# TASK STATEMENT
Please transcribe the data exactly as shown, skipping the images.

# GIVEN INFORMATION
-- Opening Marker --
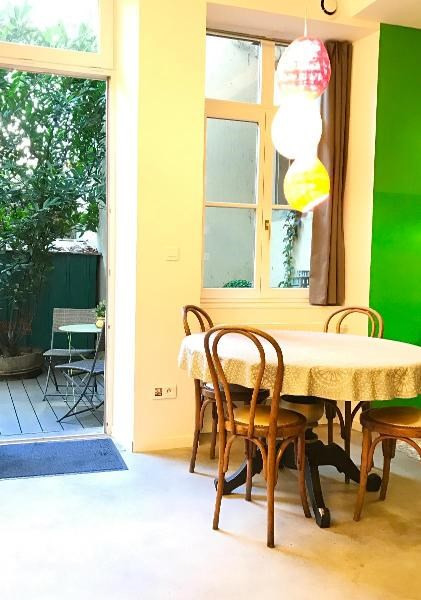 Verhuren vakantie  appartement Strasbourg 585€ - Foto 20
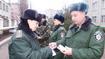 Полтавщина: загальний збір особового складу в Кременчуцькій виховній колонії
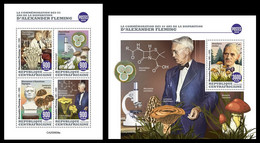 Central Africa 2020 65th Memorial Anniversary OfAlexander Fleming. Mushrooms. (608) OFFICIAL ISSUE - Champignons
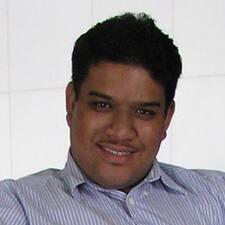 Henkilön Muhammad Hizami Aizat käyttäjäprofiili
-- Closing Marker --
# EXERCISE RESPONSE
 Verhuren vakantie  appartement Strasbourg 585€ - Foto 20
 Полтавщина: загальний збір особового складу в Кременчуцькій виховній колонії
 Central Africa 2020 65th Memorial Anniversary OfAlexander Fleming. Mushrooms. (608) OFFICIAL ISSUE - Champignons
 Henkilön Muhammad Hizami Aizat käyttäjäprofiili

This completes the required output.